Records for processing »
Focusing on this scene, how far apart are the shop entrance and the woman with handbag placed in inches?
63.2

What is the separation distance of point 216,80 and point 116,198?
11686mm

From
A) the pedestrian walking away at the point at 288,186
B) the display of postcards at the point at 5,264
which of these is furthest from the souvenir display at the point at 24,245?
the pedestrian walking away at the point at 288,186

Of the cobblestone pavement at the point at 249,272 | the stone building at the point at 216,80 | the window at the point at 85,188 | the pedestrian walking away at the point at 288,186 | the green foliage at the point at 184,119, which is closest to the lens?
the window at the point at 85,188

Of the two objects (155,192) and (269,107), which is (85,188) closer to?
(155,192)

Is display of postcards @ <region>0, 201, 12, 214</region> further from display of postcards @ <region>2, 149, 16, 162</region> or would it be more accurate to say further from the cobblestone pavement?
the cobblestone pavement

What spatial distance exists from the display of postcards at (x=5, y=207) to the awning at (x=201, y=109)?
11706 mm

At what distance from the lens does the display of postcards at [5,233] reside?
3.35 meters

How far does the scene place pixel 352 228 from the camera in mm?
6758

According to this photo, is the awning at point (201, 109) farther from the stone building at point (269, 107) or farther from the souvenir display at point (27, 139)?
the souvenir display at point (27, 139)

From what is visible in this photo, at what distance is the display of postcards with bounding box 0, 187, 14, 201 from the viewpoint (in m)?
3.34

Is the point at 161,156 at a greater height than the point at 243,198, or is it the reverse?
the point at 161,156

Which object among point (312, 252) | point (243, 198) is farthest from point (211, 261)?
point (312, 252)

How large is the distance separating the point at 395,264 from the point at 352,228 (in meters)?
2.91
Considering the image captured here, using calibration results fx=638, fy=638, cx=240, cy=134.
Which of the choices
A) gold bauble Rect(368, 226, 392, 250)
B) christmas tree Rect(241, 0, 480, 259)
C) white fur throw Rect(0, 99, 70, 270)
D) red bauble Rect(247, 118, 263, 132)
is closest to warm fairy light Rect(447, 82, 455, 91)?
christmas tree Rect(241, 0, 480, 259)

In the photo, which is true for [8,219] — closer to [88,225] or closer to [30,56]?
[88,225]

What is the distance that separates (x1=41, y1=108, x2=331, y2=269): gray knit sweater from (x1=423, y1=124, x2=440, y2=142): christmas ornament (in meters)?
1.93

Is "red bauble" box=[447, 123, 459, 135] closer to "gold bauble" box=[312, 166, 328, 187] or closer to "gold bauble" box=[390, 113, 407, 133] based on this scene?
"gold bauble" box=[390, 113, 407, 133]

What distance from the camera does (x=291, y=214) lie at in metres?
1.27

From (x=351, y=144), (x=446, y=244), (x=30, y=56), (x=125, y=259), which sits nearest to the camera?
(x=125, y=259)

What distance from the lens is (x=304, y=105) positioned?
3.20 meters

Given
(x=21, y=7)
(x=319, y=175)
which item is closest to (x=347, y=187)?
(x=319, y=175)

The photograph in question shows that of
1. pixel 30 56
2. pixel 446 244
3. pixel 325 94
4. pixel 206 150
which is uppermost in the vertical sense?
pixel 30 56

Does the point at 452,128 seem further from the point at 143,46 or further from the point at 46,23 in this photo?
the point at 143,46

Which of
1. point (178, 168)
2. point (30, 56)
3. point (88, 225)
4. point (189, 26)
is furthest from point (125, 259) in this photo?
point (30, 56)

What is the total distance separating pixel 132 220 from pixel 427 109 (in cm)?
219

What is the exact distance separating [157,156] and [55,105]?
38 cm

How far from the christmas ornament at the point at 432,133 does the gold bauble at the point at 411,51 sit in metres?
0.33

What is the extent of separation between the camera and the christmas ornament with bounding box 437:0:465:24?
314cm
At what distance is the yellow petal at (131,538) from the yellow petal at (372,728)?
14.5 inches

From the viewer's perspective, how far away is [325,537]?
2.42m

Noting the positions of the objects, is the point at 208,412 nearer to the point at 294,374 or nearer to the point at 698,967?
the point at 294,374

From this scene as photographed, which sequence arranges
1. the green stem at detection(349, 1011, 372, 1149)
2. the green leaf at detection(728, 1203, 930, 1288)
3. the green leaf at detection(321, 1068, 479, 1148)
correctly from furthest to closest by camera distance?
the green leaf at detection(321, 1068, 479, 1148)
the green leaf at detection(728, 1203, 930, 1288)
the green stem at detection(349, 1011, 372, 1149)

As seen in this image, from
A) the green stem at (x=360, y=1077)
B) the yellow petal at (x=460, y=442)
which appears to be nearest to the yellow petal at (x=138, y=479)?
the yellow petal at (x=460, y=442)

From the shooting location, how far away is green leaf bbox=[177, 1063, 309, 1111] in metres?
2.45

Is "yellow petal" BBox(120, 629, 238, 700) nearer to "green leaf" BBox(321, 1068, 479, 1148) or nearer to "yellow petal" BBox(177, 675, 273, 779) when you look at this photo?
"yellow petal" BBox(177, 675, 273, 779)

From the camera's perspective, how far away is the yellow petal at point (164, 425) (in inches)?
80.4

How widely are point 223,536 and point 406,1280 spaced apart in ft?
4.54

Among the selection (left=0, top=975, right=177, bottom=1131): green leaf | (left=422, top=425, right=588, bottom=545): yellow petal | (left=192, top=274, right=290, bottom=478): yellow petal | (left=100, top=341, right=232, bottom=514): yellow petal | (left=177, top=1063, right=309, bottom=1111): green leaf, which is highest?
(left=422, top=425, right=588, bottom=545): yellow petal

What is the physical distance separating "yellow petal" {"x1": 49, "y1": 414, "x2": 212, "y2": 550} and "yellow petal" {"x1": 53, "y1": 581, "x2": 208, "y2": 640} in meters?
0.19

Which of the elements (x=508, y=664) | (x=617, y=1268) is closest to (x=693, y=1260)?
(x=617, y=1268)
--
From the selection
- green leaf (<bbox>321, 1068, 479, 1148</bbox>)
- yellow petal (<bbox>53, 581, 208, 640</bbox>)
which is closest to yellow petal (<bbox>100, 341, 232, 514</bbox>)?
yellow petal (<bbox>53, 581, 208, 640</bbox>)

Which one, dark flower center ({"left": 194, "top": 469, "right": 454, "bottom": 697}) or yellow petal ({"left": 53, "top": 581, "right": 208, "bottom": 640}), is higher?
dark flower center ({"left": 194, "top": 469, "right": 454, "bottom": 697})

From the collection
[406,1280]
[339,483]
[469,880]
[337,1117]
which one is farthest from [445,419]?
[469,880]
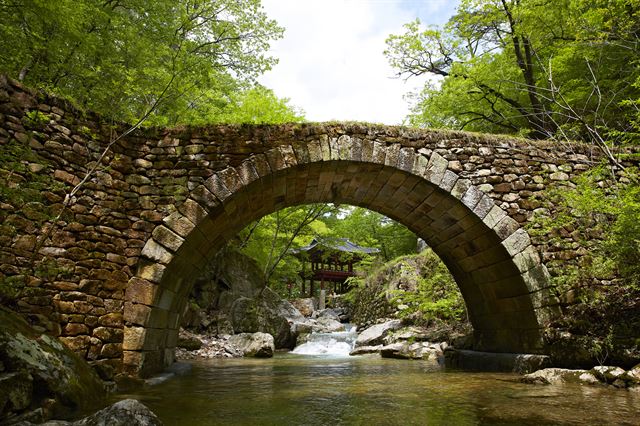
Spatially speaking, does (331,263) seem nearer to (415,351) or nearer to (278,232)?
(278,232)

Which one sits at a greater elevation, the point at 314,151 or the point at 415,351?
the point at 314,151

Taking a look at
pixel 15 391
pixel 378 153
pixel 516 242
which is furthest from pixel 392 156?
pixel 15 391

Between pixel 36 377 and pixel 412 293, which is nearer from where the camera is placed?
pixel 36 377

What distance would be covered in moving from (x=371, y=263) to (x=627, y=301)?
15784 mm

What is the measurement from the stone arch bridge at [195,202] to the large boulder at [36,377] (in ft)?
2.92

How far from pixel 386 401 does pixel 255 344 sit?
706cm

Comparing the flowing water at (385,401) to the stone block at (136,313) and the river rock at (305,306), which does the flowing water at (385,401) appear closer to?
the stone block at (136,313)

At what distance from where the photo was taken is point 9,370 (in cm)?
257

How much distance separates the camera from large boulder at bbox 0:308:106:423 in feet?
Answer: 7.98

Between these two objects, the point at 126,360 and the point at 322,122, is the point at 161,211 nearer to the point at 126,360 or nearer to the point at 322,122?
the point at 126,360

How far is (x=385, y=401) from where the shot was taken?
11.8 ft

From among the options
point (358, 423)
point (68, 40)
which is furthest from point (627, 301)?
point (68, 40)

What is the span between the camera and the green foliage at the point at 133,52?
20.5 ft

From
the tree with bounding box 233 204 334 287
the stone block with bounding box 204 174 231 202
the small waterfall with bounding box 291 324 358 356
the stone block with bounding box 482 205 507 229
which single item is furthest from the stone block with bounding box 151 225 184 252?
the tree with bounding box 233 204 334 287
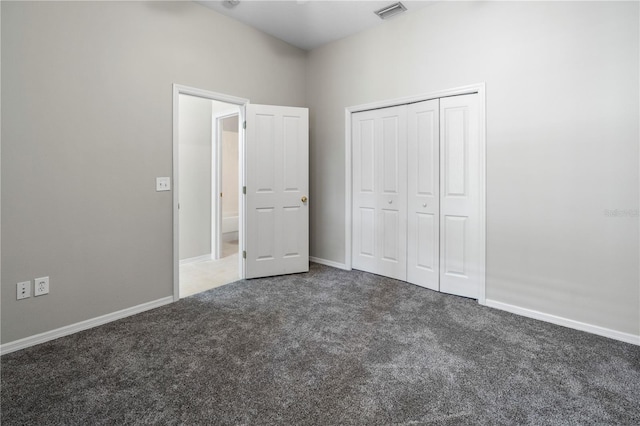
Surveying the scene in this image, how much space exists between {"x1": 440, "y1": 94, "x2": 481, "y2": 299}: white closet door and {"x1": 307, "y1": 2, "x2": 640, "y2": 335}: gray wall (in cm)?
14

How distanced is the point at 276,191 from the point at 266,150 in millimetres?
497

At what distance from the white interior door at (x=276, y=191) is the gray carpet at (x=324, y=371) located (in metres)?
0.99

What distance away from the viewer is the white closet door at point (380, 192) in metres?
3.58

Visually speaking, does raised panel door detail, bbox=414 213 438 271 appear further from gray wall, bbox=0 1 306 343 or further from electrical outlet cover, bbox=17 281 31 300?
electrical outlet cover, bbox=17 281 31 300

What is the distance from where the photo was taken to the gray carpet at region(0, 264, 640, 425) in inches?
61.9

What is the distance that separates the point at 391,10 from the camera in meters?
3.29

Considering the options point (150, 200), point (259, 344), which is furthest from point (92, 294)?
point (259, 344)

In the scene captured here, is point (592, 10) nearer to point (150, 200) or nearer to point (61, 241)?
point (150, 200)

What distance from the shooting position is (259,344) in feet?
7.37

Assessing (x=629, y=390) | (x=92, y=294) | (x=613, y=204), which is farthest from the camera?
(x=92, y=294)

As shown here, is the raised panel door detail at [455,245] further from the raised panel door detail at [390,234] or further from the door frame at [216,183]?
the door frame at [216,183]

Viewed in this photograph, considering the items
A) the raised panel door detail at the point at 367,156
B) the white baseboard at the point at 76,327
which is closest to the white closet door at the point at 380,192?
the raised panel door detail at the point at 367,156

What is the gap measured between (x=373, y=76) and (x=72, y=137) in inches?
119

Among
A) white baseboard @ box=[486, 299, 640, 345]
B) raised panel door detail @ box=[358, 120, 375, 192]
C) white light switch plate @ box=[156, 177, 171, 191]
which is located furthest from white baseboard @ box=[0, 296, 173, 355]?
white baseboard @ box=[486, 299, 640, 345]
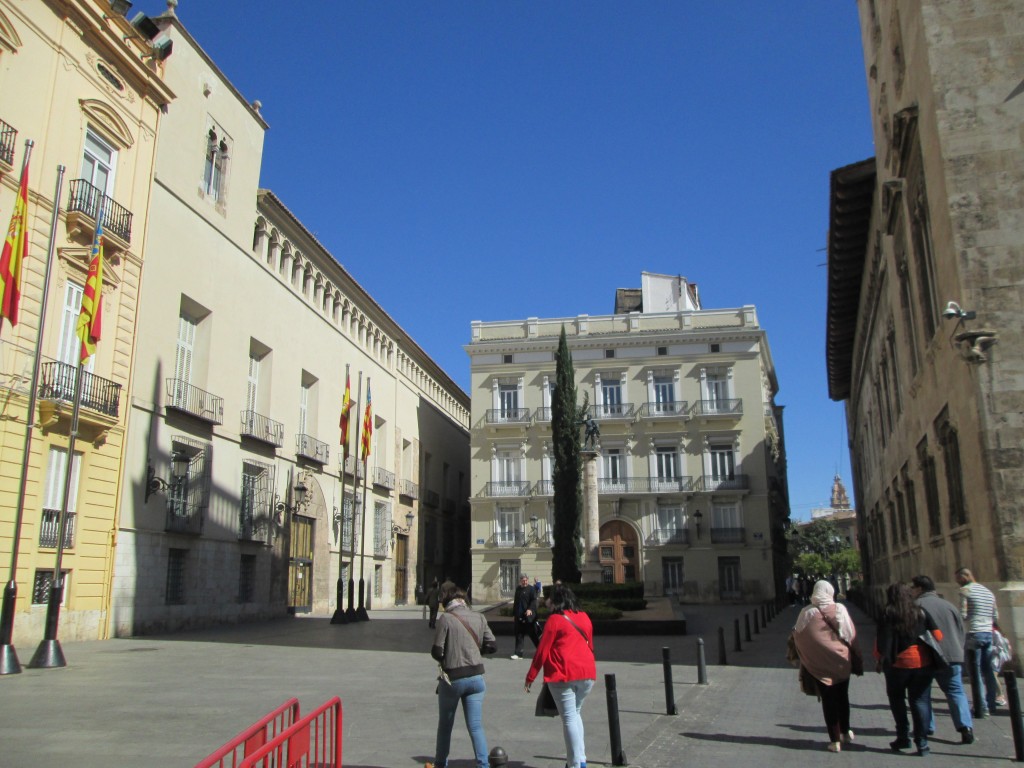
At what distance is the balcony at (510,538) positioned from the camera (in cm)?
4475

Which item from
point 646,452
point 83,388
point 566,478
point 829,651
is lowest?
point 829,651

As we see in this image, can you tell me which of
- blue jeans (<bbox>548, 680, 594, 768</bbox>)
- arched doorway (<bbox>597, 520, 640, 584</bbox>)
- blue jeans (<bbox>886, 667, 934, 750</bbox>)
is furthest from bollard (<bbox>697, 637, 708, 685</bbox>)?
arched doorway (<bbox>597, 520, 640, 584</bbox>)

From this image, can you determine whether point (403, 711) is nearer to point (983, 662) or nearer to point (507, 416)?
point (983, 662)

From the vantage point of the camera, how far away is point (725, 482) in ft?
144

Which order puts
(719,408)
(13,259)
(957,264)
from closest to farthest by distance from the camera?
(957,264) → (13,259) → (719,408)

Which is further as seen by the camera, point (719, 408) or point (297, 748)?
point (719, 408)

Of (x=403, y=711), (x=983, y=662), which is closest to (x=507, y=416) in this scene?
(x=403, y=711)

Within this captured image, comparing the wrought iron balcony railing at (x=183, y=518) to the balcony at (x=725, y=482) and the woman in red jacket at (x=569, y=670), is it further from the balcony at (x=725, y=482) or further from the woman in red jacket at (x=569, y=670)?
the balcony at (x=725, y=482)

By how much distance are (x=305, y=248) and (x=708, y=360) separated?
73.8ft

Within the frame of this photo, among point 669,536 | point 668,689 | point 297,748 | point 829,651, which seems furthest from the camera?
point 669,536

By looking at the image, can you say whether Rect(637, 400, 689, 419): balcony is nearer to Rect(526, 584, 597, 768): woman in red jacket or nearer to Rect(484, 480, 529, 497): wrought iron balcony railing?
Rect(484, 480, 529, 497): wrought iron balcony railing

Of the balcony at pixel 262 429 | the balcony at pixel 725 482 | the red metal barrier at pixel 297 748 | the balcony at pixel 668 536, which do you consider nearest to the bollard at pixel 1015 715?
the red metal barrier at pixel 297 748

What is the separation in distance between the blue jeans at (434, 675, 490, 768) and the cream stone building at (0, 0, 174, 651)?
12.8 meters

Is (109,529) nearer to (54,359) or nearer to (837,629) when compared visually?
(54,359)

Exercise objective »
Pick out each line in the data above that contains the string "separation".

Full solution »
What is the separation distance of point 216,80 and point 116,198?
What is the extent of separation between the camera and the christmas ornament with bounding box 437:0:465:24?
What is the separation in distance between the blue jeans at (434, 675, 490, 768) and the cream stone building at (0, 0, 174, 651)?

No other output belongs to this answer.